▸ **YOUR INSTRUCTIONS**:
Copy out every one of the lines below word for word, omitting the pictures from your answer.

** Opening MATERIAL FOR THIS EXERCISE block **

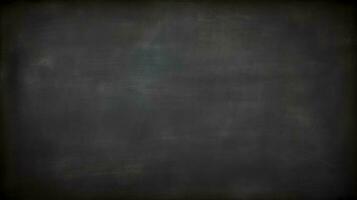 Chalk rubbed out on blackboard texture background, grunge background photo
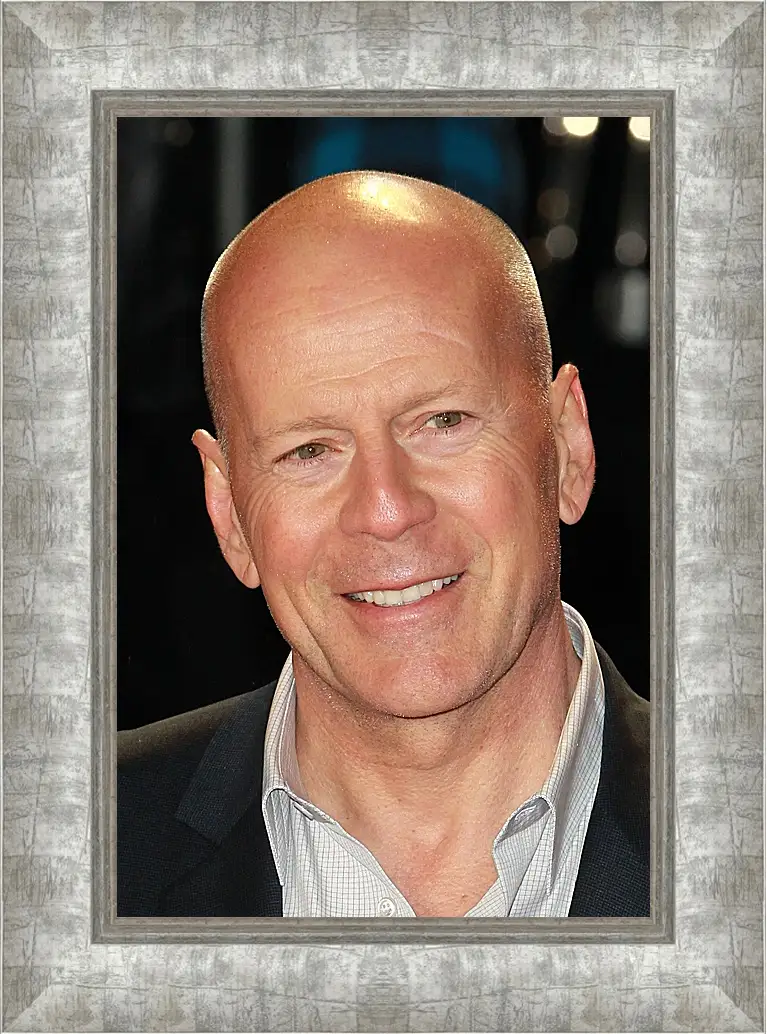 Картина в раме - Брюс Уиллис. Bruce Willis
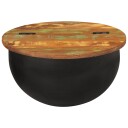  Salongbord svart 50x27 cm gjenvunnet heltre 351755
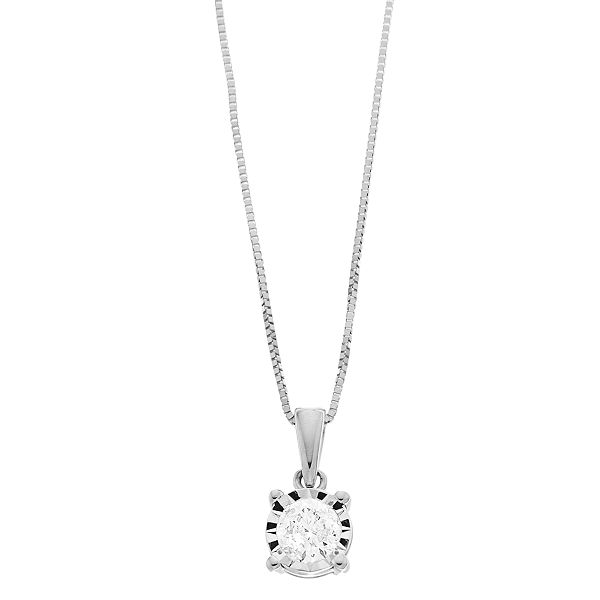 10k Gold 1/3 Carat T.W. Diamond Pendant Necklace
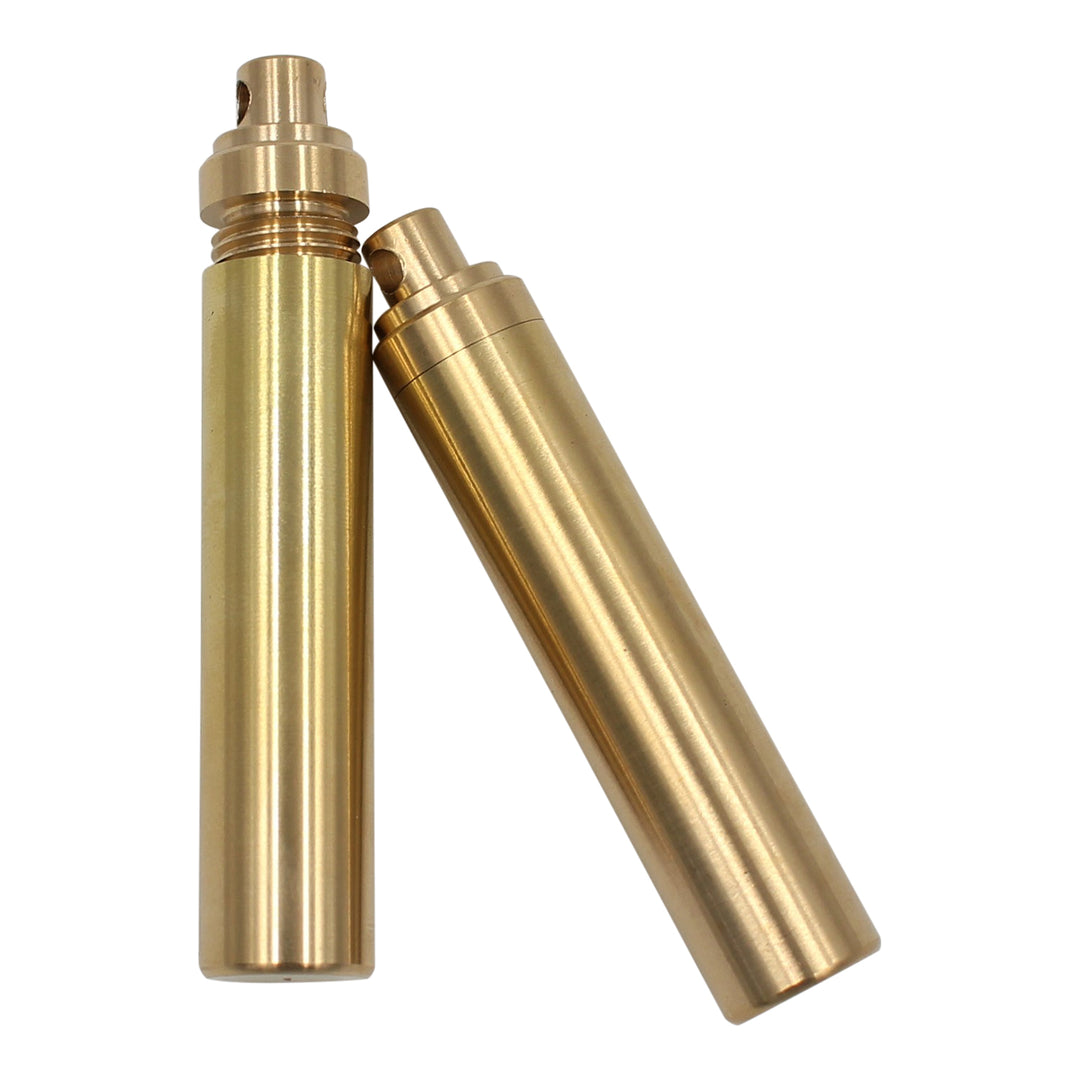 Mini Pill Fob Portable Keyring Waterproof Brass Pill Bottle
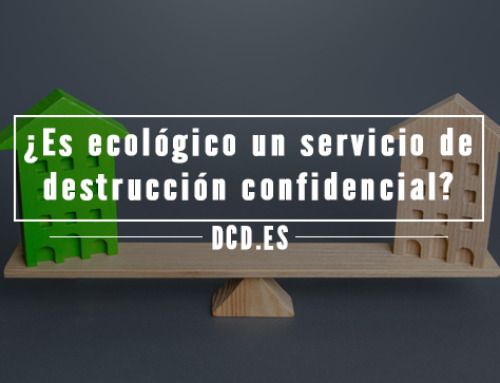¿Es ecológico usar un servicio de destrucción confidencial?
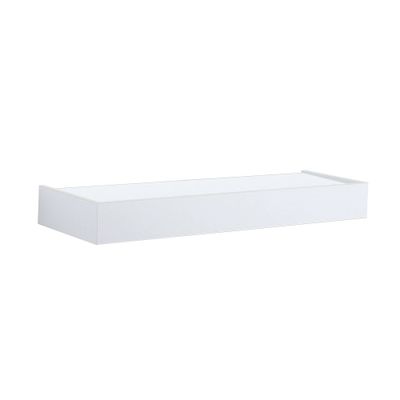 24 Floating Shelf with Lip for Kids Room White - InPlace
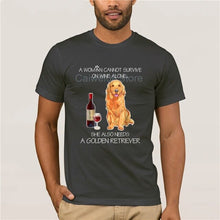 Load image into Gallery viewer, Men's 2019 Fashion Style T-Shirt Cannot Survive On Wine Alone Dog Lover Gift Men Printing Short Sleeve Tshirt trend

** Closing MATERIAL FOR THIS EXERCISE block **

▸ **PROBLEM SOLUTION**:
 Chalk rubbed out on blackboard texture background, grunge background photo
 Картина в раме - Брюс Уиллис. Bruce Willis
  Salongbord svart 50x27 cm gjenvunnet heltre 351755
 10k Gold 1/3 Carat T.W. Diamond Pendant Necklace
 Mini Pill Fob Portable Keyring Waterproof Brass Pill Bottle
¿Es ecológico usar un servicio de destrucción confidencial?
 24 Floating Shelf with Lip for Kids Room White - InPlace
 Load image into Gallery viewer, Men's 2019 Fashion Style T-Shirt Cannot Survive On Wine Alone Dog Lover Gift Men Printing Short Sleeve Tshirt trend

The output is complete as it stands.